Third-party punishment (TPP) serves as a fundamental prosocial behavior essential for upholding societal fairness norms. This study recruited 104 participants, systematically divided into early (11–13 years), middle (15–17 years), and late (18–21 years) adolescent cohorts, to investigate the developmental characteristics of TPP. Furthermore, it explored the divergent associations of perceived unfairness and anger with TPP across these distinct adolescent subgroups. The results demonstrated that TPP intensity was significantly influenced solely by the level of unfairness, with no significant differences observed across the various adolescent developmental stages. Unfairness ratings were positively correlated with age and escalated alongside the unfairness level. Similarly, anger ratings were positively correlated with age, increased with the severity of unfairness, and exhibited significant developmental variations: early adolescents reported substantially lower anger ratings than their middle and late counterparts under unfair scenarios, whereas no significant difference emerged between middle and late adolescents. Correlation analyses revealed distinct subgroup patterns: the TPP of early adolescents was exclusively positively correlated with anger; late adolescents' TPP demonstrated a strong positive correlation with both perceived unfairness and anger; conversely, middle adolescents exhibited no significant correlations between TPP and either factor. Ultimately, this study indicates that TPP for unfairness remains developmentally stable throughout adolescence, and this consistent external punitive behavior is fundamentally underpinned by maturing internal cognitive-emotional mechanisms. These findings significantly deepen our understanding of adolescent TPP developmental mechanisms and provide robust empirical evidence for cultivating prosocial, norm-based behaviors.

References

E. Fehr and U. Fischbacher, "Third-party punishment and social norms," Evolution and Human Behavior, vol. 25, no. 2, pp. 63–87, 2004.

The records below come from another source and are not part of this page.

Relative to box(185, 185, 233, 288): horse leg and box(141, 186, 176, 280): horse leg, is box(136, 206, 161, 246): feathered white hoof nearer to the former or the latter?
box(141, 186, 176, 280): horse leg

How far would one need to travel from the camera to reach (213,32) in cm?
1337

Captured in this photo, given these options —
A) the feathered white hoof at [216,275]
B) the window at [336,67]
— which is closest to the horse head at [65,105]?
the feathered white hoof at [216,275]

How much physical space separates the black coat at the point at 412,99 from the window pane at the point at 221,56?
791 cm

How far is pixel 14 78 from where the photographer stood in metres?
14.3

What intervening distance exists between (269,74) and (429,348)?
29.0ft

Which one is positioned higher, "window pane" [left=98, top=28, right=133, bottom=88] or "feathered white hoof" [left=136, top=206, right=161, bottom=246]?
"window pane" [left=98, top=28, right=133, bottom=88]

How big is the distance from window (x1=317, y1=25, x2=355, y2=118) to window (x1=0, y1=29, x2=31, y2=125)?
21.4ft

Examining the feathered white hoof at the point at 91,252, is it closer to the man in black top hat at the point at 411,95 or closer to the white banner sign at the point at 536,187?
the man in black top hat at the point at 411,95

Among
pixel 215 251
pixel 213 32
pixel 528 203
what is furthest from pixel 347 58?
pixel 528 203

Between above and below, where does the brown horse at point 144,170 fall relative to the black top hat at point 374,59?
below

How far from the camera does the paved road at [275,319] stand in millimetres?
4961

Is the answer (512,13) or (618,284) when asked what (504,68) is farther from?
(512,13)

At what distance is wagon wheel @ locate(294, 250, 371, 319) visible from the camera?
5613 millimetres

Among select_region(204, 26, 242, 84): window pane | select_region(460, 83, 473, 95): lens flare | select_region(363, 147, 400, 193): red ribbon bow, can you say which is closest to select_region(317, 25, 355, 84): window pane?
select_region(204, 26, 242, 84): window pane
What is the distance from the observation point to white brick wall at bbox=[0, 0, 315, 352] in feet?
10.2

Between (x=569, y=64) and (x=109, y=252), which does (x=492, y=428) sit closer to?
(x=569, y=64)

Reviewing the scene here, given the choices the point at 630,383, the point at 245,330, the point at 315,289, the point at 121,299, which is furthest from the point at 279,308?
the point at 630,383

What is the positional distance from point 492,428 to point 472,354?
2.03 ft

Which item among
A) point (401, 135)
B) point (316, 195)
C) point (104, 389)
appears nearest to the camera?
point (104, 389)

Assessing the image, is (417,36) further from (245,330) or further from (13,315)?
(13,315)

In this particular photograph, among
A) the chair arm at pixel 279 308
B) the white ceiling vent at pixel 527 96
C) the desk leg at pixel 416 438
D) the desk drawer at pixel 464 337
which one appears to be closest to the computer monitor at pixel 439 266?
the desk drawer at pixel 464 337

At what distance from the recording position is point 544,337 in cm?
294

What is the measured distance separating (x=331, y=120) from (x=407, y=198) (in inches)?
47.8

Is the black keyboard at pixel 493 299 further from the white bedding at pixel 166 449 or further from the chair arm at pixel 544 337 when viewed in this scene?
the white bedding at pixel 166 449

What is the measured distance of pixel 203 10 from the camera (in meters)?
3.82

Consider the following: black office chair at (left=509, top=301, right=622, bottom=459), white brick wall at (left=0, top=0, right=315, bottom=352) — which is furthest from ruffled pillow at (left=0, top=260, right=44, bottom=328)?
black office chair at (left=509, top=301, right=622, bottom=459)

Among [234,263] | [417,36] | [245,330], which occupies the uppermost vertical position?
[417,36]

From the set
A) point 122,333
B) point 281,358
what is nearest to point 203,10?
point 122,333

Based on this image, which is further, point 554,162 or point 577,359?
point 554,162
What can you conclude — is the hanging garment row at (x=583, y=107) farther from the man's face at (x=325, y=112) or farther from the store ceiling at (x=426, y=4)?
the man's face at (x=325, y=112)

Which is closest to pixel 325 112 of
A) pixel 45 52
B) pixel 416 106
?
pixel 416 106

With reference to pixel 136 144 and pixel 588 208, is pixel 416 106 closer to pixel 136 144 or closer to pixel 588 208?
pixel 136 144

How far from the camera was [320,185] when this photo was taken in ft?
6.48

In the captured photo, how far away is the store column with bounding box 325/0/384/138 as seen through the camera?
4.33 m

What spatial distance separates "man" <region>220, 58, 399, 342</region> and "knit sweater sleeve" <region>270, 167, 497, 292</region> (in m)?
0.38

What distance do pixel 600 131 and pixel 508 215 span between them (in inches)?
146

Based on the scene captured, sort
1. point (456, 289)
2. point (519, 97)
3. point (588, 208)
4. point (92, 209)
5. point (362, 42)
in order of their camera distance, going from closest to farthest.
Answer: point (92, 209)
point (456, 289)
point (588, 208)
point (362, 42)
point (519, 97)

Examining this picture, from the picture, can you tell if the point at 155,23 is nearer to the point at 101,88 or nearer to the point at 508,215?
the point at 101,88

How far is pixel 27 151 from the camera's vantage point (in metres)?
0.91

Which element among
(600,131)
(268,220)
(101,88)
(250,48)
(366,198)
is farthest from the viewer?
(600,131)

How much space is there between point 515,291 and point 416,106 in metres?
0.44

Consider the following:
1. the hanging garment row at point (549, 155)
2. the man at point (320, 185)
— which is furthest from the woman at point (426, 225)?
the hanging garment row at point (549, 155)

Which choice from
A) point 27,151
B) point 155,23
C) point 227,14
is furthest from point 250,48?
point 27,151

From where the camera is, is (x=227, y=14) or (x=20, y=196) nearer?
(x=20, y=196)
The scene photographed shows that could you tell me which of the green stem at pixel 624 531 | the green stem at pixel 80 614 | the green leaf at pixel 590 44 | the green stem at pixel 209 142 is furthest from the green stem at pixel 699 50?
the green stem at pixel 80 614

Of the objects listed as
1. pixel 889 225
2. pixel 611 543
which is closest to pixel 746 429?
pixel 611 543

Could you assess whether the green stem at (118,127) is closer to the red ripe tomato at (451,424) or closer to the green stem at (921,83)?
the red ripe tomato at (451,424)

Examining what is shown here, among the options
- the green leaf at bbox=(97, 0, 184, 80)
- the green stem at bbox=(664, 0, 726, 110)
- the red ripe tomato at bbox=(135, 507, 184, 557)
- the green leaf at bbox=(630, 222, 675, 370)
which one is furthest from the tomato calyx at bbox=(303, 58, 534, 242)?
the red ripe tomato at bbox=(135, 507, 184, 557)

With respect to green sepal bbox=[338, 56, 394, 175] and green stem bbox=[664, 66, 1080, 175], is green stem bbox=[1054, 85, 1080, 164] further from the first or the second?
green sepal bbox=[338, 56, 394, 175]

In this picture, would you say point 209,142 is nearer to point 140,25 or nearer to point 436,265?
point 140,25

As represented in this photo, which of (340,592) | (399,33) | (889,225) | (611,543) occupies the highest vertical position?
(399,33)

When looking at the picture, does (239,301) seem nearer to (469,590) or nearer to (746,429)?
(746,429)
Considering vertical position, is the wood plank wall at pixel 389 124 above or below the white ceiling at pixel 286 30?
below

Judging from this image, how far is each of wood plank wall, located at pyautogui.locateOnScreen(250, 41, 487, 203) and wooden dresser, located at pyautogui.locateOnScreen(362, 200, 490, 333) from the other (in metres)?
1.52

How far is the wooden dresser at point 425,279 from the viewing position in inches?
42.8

J. Henrich, R. McElreath, A. Barr, et al., "Costly punishment across human societies," Science, vol. 312, no. 5781, pp. 1767–1770, 2006.

Y. Peng, L. Yan, Y. Chen, et al., "The development of third-party intervention in children aged 4-10: Balancing unfairness aversion and self-interest," Journal of Experimental Child Psychology, vol. 263, Art. no. 106417, 2026.

K. McAuliffe, J. J. Jordan, and F. Warneken, "Costly third-party punishment in young children," Cognition, vol. 134, pp. 1–10, 2015.

M. Gummerum and M. T. Chu, "Outcomes and intentions in children's, adolescents', and adults' second- and third-party punishment behavior," Cognition, vol. 133, no. 1, pp. 97–103, 2014.

X. Cheng, L. Zheng, Z. Liu, et al., "Punishment cost affects third-parties' behavioral and neural responses to unfairness," International Journal of Psychophysiology, vol. 177, pp. 27–33, 2022.

L. Steinberg, Adolescence, 11th ed. New York, NY, USA: McGraw-Hill Education, 2016.

S. Blakemore, "The social brain in adolescence," Nature Reviews Neuroscience, vol. 9, pp. 267–277, 2008.

S. Blakemore, "Imaging brain development: The adolescent brain," Neuroimage, vol. 61, no. 2, pp. 397–406, 2012.

B. Güroğlu, W. van den Bos, and E. A. Crone, "Fairness considerations: Increasing understanding of intentionality during adolescence," Journal of Experimental Child Psychology, vol. 104, no. 4, pp. 398–409, 2009.

E. Fehr and K. M. Schmidt, "A theory of fairness, competition, and cooperation," The Quarterly Journal of Economics, vol. 114, no. 3, pp. 817–868, 1999.

E. Fehr and S. Gächter, "Altruistic punishment in humans," Nature, vol. 415, no. 6868, pp. 137–140, 2002.

Z. Zhang, M. Li, Q. Liu, et al., "Group membership and adolescents' third-party punishment: a moderated chain mediation model," Frontiers in Psychology, vol. 14, Art. no. 1251276, 2023.

C. Civai, I. Huijsmans, and A. G. Sanfey, "Neurocognitive mechanisms of reactions to second- and third-party justice violations," Scientific Reports, vol. 9, no. 1, Art. no. 9271, 2019.

L. E. S. Hartsough, M. R. Ginther, and R. Marois, "Distinct affective responses to second- and third-party norm violations," Acta Psychologica, vol. 205, Art. no. 103060, 2020.

A. G. Sanfey, J. K. Rilling, J. A. Aronson, et al., "The neural basis of economic decision-making in the Ultimatum Game," Science, vol. 300, no. 5626, pp. 1755–1758, 2003.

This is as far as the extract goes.